---------- GIVEN PASSAGE

Texas Health Winnsboro Recognizes Employees for Community Service|
WINNSBORO, Texas — Texas Health Presbyterian Hospital Winnsboro has recognized Marcie Duffey and the emergency department for community service efforts outside hospital walls.
Each year, Texas Health Resources recognizes outstanding community service demonstrated by an individual, department, and a physician or physician group at each of its 14 hospitals.
From the entity winners, three system winners will be selected and recognized at the Texas Health Employee Length of Service banquet. Those winners will be presented a $2,000 grant donation to a not-for-profit agency of their choice.
“I’m so proud of our dedicated employees that invest so much into the hospital and the community,” said Patsy Youngs, acting president at Texas Health Winnsboro. “The services they provide goes above and beyond everyone’s expectations and makes Texas Health a wonderful place to work.”

--------------------
---------- AVAILABLE DATA

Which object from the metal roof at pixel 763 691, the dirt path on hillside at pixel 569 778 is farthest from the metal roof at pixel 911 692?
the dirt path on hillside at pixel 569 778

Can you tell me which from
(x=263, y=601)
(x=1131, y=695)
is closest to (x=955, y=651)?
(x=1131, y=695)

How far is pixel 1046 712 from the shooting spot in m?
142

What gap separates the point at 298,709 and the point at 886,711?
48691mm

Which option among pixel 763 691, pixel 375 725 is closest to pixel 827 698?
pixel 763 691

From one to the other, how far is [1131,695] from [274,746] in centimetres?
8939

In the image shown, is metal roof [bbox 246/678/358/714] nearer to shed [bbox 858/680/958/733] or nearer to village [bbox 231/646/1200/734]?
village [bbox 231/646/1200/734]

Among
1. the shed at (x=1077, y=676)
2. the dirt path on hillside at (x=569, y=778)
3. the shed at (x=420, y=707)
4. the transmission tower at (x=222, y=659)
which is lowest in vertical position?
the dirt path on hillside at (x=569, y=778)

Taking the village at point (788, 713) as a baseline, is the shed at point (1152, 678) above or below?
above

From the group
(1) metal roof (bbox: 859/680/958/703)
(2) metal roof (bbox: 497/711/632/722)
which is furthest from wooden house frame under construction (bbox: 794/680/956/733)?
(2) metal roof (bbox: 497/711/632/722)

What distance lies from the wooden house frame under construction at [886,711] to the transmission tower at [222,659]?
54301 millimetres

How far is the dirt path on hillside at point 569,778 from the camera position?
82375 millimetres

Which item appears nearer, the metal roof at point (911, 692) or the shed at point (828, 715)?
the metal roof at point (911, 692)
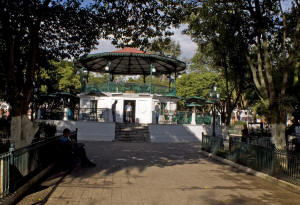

--------------------

REQUIRED ACTIONS.
A. In the Texas Health Winnsboro passage, what amount are the system winners given as a grant donation?
B. Rewrite the Texas Health Winnsboro passage starting at "Texas Health Winnsboro Recognizes" and ending at "its 14 hospitals.", replacing "outstanding" with "exceptional".
None of the data is needed.

SOLVED TASKS.
A. $2,000, donated to a not-for-profit agency of their choice.

B.
Texas Health Winnsboro Recognizes Employees for Community Service|
WINNSBORO, Texas — Texas Health Presbyterian Hospital Winnsboro has recognized Marcie Duffey and the emergency department for community service efforts outside hospital walls.
Each year, Texas Health Resources recognizes exceptional community service demonstrated by an individual, department, and a physician or physician group at each of its 14 hospitals.